The letter explains that, in new construction, home HVAC systems in the region are installed in two phases — the interior components first, then the exterior — that are roughly five to six months apart even in normal times. Homes being roughed in now, the letter said, require not-yet-available interior equipment that will work with the exterior components that will have to be installed beginning January 1.
“I am urging the Biden administration to change the deadline to provide builders with the time they need to implement these new requirements,” said Lesko, who represents part of western Phoenix and many of its western and northwestern suburbs.
If there is no delay, “Home buyers will have to find another place to live while these logistical delays are fixed, a costly burden at a time when those other living options are also in short supply,” said the letter.
Non-compliant a/c products are not supposed to be made after December 31, but may be installed in the Northern U.S. after that date as long as they are available. Heat pumps, though required to have greater efficiency beginning next year, are not subject to “install by” dates.
The push for the delay came after an HVAC contractor’s email about the issue to a home builder was forwarded to the Home Builders Association of Central Arizona (HBACA), said Jackson Moll, the organization’s vice president of municipal affairs.
“We immediately reached out to Representative Lesko’s office,” Moll said. That was toward the end of June. The problem soon “became an issue of great interest” among builders there, Moll said.
As the letter was being drafted, the HBACA “provided some of the technical details of what exactly the issue is and what the impact is on our builders,” Moll said.
“We would be very appreciative of the Department of Energy taking into account the supply-chain concerns the builders are facing and give the market time to catch up,” Moll said. Moll added that he was not yet aware of a DOE response, “but of course we are hoping there will be one quickly.”
Moll said home builders are now assessing what projects may have to be paused if a delay is not granted.

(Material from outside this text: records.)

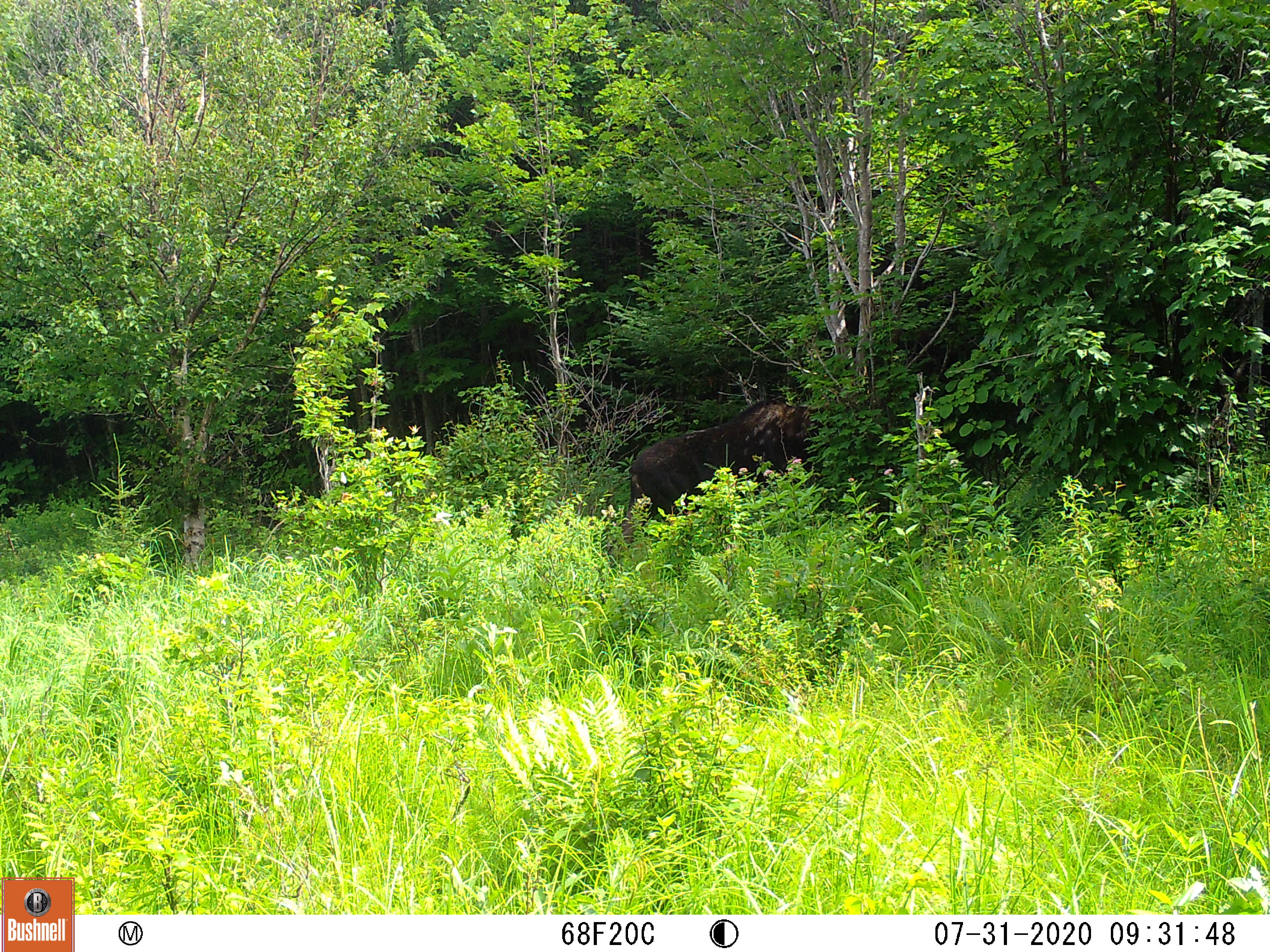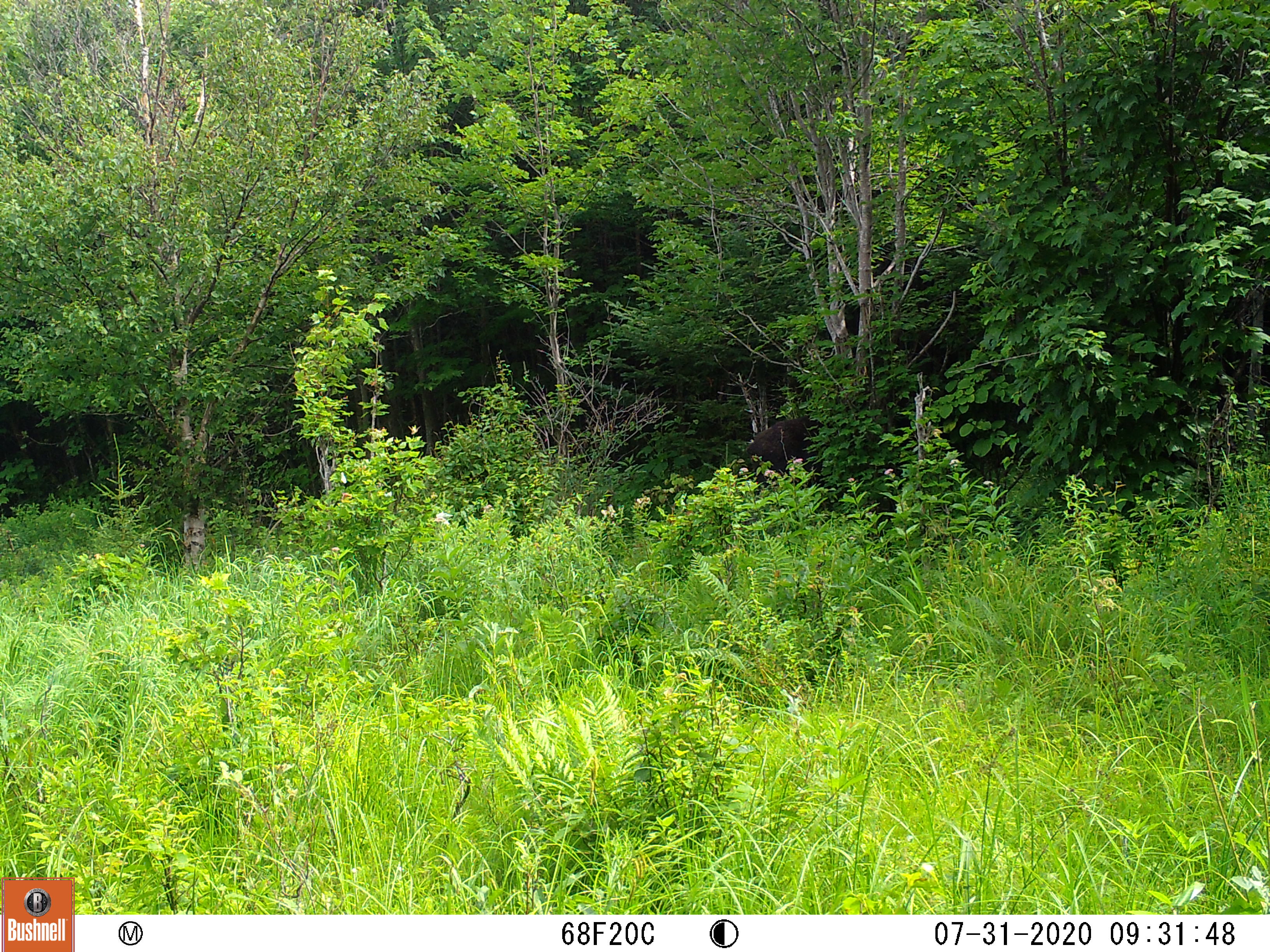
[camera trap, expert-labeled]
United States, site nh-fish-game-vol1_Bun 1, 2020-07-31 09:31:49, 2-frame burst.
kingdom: Animalia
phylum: Chordata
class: Mammalia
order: Artiodactyla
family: Cervidae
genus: Alces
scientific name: Alces alces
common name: moose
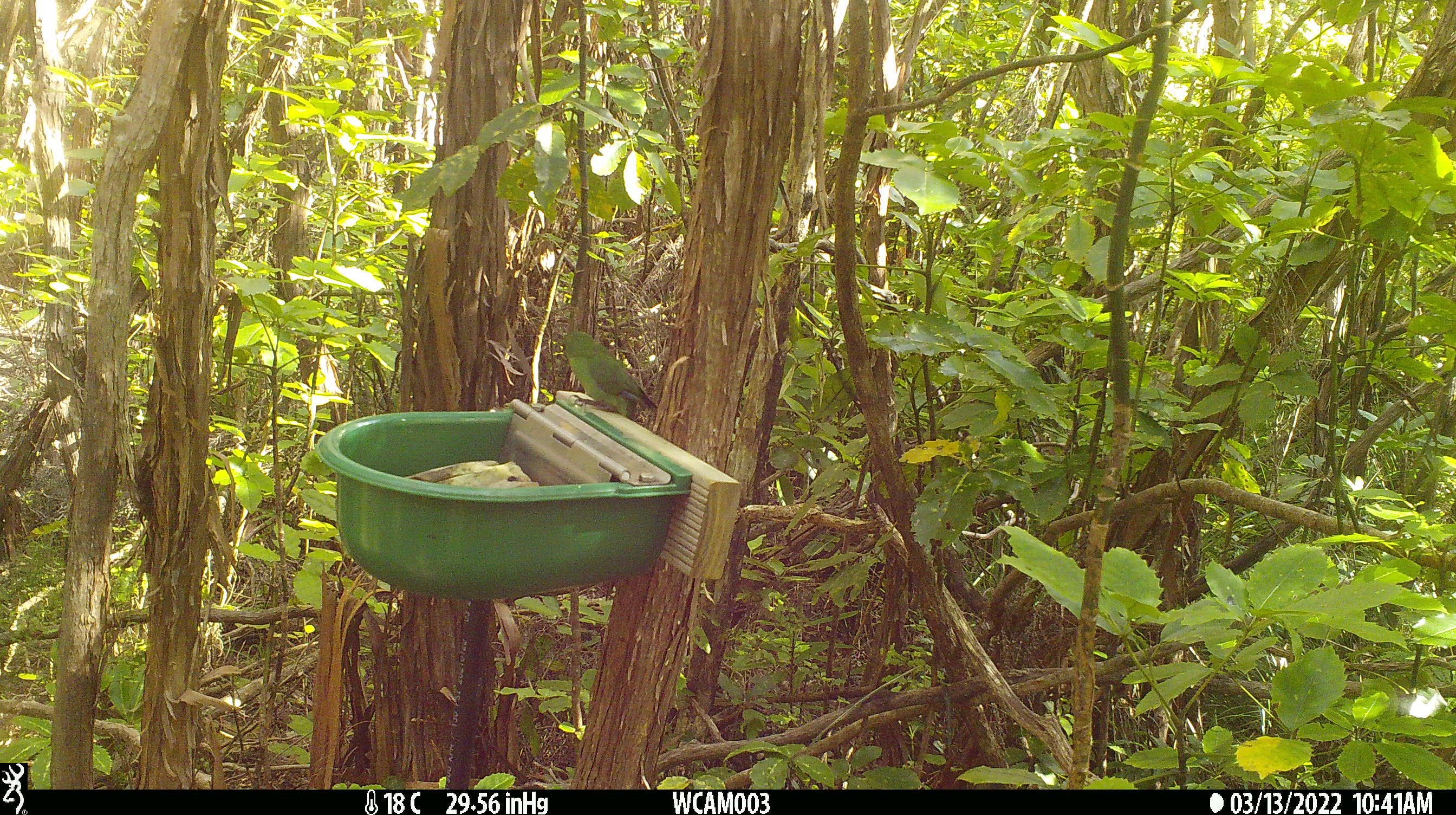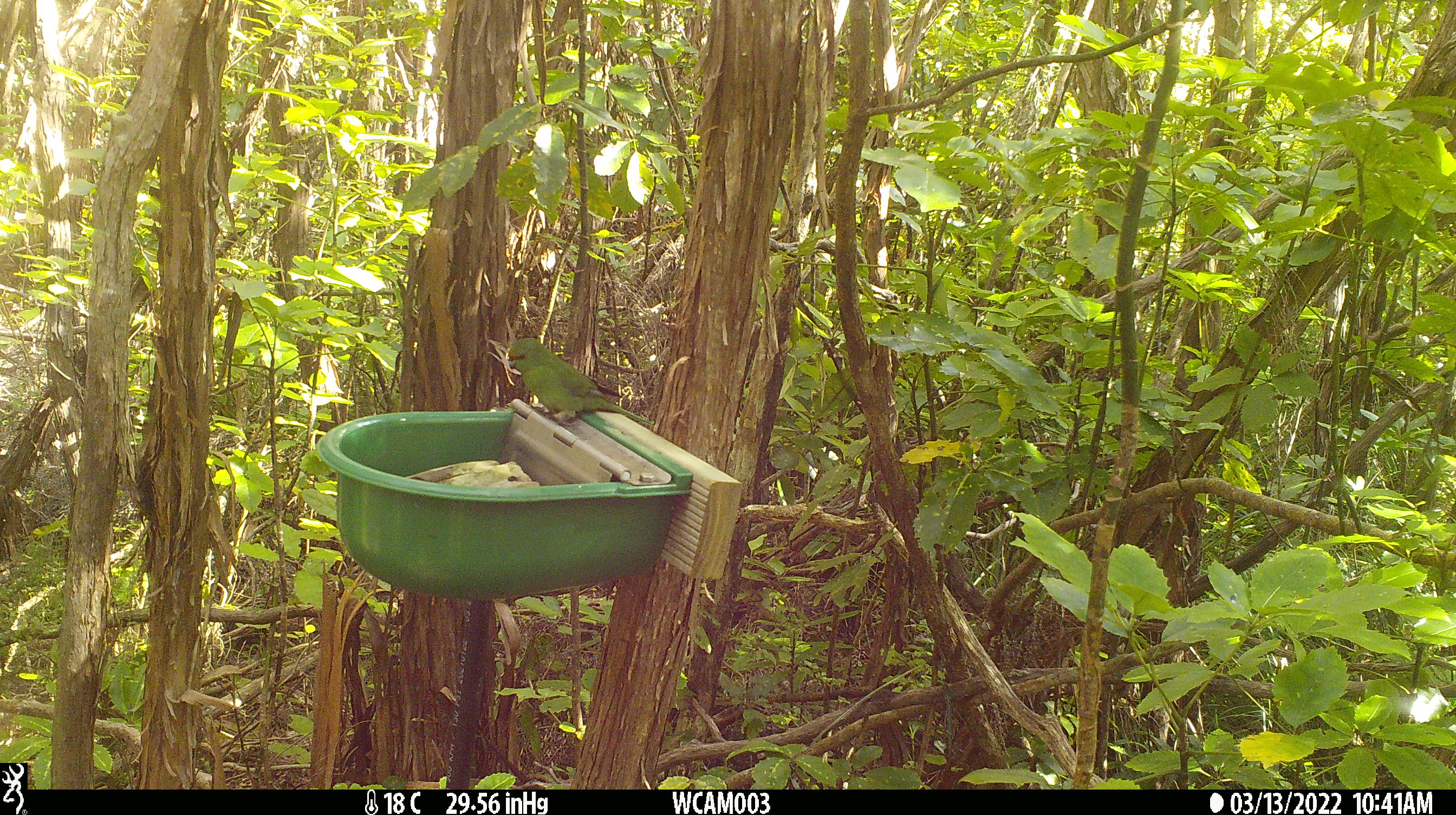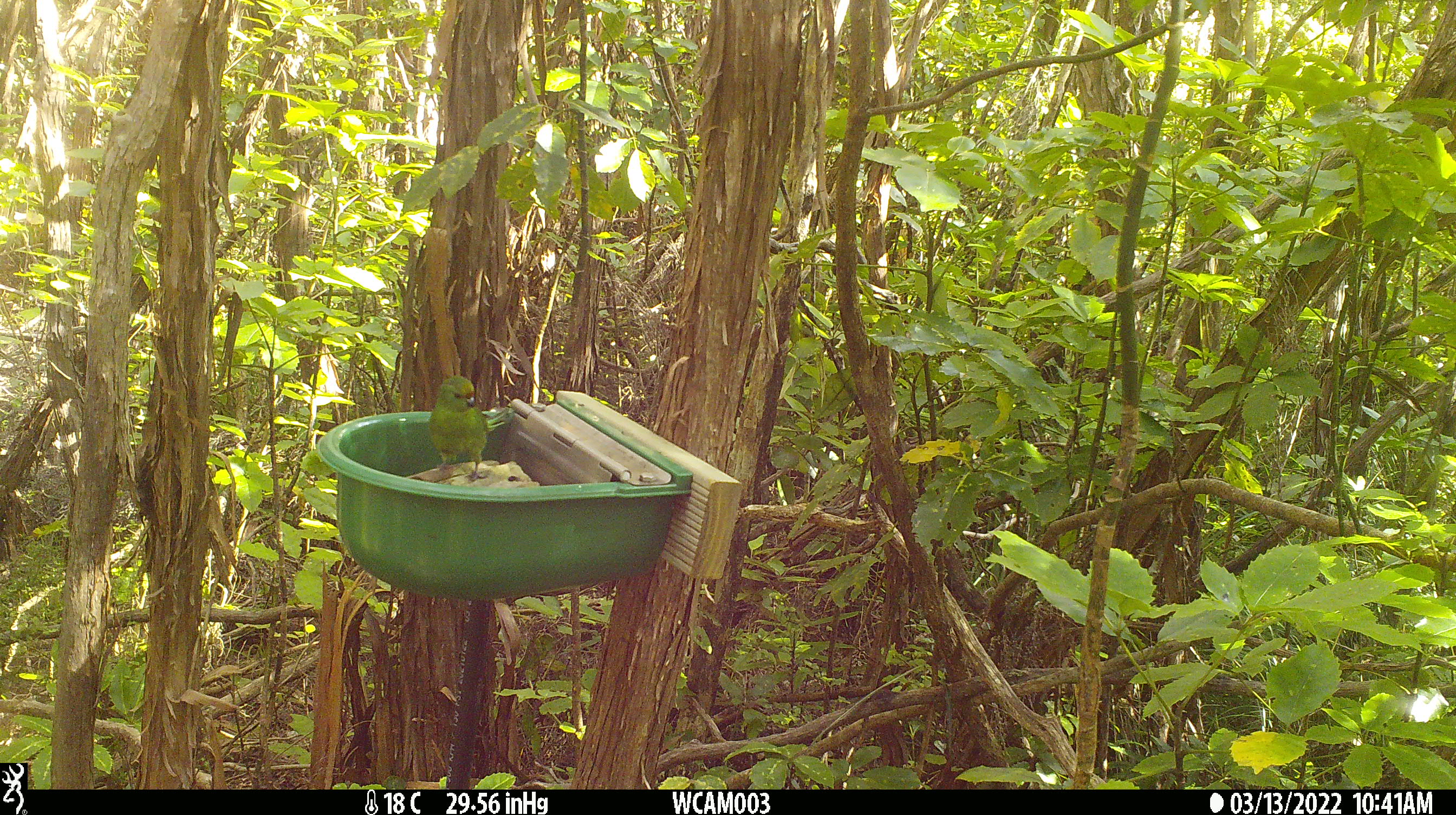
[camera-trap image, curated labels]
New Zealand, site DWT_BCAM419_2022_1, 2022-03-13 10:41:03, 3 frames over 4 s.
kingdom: Animalia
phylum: Chordata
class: Aves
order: Psittaciformes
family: Psittaculidae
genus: Cyanoramphus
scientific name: Cyanoramphus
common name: parakeet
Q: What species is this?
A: Parakeet (Cyanoramphus).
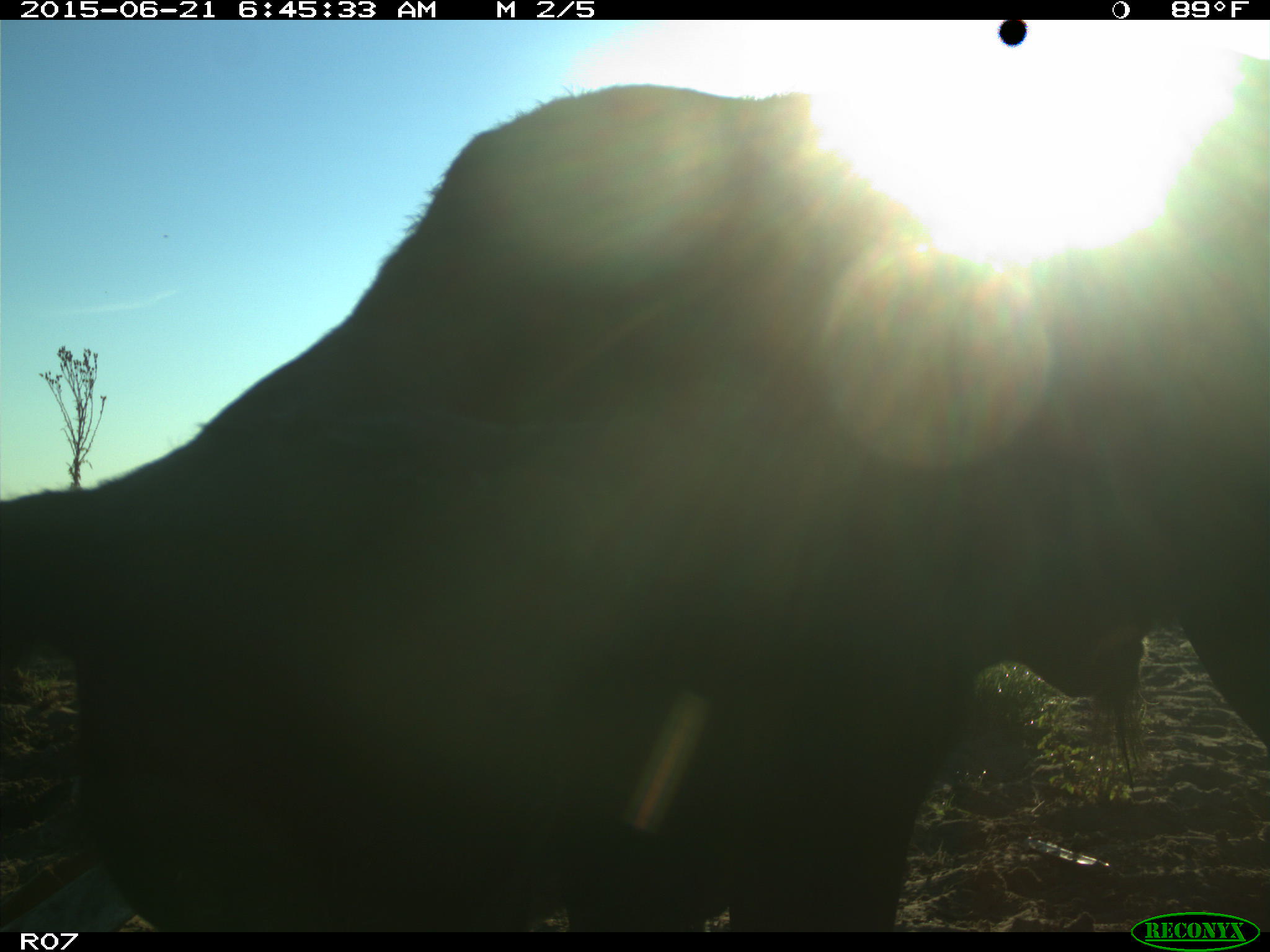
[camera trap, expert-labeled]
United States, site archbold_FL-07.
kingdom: Animalia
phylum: Chordata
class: Mammalia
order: Artiodactyla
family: Bovidae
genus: Bos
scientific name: Bos taurus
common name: domestic cow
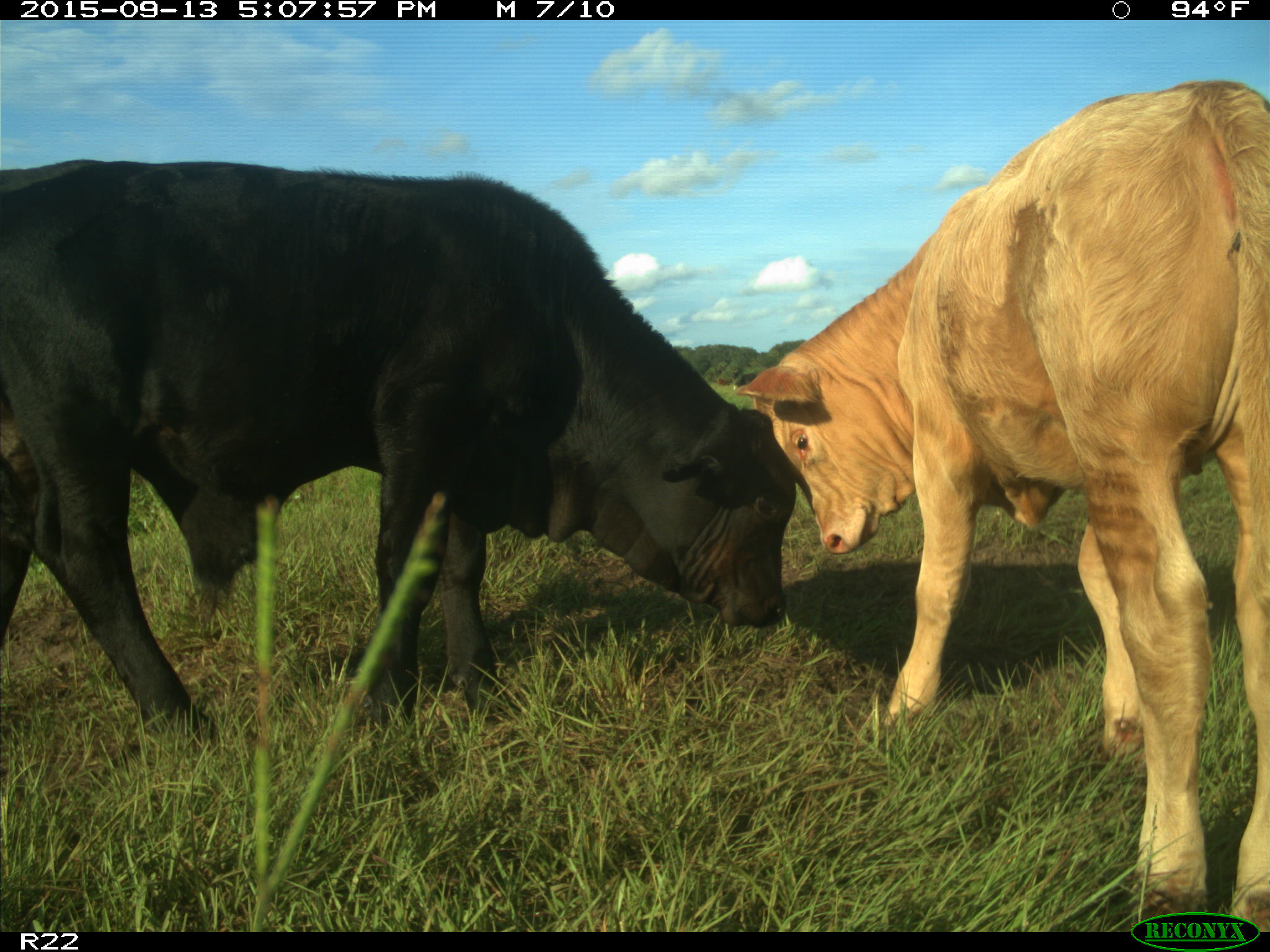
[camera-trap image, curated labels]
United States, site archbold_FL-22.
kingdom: Animalia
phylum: Chordata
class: Mammalia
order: Artiodactyla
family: Bovidae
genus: Bos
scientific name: Bos taurus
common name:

In the area served by the HBACA, 16,517 permits for single-family detached houses were issued so far in 2022, Moll said late last month. It’s possible, he said, that some of those projects will be completed this year and thus compliant with current HVAC standards.
In the last 13 months, he said, more than 33,000 permits for single-family detached houses have been issued in the region.
Along with the home-construction boom, Arizona is seeing a housing shortage, Moll said, that has caused an affordability crisis. “It’s a big topic of discussion here in Arizona,” he said. The Phoenix market topped the nation in month-over-month home-value appreciation for a recent 33-month period, he said,
According to the National Association of Realtors, the median home price in the Phoenix market in the first quarter of the year was $474,500, more than $100,000 above the nationwide median.